Chicago White Sox slugger José Abreu earned the AL MVP, a reward for powering his team back into the playoffs for the first time since 2008.

Freeman got 28 of the 30 first-place ballots in voting by members of the Baseball Writers’ Association of America. Dodgers outfielder Mookie Betts got the other two firsts to finish second and San Diego third baseman Manny Machado was third.

In a season affected from spring training to the World Series by the pandemic, perhaps it was fitting the final major award of the year went to someone infected by the virus.

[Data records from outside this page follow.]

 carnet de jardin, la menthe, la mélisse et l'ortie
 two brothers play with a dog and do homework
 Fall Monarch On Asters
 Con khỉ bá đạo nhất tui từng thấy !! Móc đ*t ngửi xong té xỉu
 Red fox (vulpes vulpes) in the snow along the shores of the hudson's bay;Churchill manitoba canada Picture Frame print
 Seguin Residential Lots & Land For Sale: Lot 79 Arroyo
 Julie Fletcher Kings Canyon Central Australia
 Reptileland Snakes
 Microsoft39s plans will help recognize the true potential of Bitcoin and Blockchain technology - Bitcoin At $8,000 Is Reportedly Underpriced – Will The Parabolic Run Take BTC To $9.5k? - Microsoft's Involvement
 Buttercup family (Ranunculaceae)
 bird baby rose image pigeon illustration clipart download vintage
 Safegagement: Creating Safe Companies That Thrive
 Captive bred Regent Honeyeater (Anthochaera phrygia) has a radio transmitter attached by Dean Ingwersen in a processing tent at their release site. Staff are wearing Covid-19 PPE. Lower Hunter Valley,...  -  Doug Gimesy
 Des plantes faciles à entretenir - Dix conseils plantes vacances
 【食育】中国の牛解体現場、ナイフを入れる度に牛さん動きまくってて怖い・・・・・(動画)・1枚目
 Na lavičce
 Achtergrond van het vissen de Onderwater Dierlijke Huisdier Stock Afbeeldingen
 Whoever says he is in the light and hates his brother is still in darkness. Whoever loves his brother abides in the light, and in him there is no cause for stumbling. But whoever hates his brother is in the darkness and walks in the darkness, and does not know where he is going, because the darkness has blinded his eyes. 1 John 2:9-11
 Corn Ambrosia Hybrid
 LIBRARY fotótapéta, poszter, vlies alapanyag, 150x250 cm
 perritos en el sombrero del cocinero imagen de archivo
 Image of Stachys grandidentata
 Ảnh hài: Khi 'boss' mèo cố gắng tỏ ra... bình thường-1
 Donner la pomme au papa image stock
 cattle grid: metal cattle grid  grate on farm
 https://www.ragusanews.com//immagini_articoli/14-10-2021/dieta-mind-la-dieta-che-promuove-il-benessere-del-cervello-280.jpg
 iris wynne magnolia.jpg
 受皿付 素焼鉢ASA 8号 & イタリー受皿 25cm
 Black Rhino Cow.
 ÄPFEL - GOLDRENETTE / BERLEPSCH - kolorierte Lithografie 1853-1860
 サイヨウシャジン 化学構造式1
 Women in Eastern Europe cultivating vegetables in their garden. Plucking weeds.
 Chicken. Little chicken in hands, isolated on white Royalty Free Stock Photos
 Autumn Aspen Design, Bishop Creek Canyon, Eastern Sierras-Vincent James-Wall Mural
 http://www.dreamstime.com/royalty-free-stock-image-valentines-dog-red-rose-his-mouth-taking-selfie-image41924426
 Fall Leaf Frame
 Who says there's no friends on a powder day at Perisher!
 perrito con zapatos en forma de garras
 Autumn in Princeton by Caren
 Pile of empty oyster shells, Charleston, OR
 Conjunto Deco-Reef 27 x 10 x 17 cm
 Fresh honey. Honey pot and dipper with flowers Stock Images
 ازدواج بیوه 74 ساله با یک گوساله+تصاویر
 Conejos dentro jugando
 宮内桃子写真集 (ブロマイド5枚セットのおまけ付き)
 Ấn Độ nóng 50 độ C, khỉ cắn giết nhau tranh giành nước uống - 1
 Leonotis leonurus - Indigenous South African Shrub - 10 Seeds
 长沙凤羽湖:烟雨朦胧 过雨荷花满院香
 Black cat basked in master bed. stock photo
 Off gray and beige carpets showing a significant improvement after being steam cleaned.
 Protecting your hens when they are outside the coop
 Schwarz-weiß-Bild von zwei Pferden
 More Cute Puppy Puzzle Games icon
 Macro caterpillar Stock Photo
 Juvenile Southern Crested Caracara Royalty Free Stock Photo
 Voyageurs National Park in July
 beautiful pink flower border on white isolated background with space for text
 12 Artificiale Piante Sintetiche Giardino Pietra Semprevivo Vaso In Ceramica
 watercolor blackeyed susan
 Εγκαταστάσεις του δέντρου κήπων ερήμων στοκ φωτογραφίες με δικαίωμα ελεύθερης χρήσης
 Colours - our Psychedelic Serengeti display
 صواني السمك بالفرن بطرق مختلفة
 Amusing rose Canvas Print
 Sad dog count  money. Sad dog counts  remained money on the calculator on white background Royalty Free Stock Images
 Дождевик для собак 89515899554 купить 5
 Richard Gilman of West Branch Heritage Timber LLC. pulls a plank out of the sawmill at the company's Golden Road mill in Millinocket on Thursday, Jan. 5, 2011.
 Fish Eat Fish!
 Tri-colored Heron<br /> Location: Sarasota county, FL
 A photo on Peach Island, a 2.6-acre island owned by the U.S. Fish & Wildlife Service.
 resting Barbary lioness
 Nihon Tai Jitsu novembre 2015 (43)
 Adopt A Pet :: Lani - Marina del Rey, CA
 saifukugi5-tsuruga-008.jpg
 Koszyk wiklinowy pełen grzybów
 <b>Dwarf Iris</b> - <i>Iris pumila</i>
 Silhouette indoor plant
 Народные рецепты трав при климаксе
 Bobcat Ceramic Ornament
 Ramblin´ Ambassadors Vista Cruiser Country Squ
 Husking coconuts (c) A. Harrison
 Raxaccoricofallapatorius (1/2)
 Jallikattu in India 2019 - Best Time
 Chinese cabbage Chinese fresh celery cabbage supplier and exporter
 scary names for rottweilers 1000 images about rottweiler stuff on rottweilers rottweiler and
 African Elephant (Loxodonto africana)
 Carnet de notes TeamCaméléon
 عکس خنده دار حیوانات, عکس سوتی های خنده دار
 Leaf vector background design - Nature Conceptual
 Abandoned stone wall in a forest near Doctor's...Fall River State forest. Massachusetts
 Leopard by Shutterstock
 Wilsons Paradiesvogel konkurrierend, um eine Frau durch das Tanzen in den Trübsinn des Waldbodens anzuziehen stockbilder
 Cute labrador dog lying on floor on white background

Three weeks before the delayed opening day in late July, Freeman’s body temperature spiked at 104.5 degrees and he lost his sense of taste and smell. At one point, he recalled, he said a little prayer because “I wasn’t ready.”

The 31-year-old star bounced back in a big way, batting .341 with 13 home runs and 53 RBIs while playing all 60 games. A powerful lefty batter with the ability to spray the ball all over the field, he led the majors in hitting 23 doubles and scoring 51 runs.

Boosted by the four-time All-Star, the Braves won the NL East and came within one win of reaching the World Series for the first time since 1999.

Freeman is the sixth different player in Braves franchise history to be the NL MVP. Chipper Jones most recently took the honor in 1999 — Freeman wears a tattered Braves T-shirt under his uniform that was passed down to him from Jones.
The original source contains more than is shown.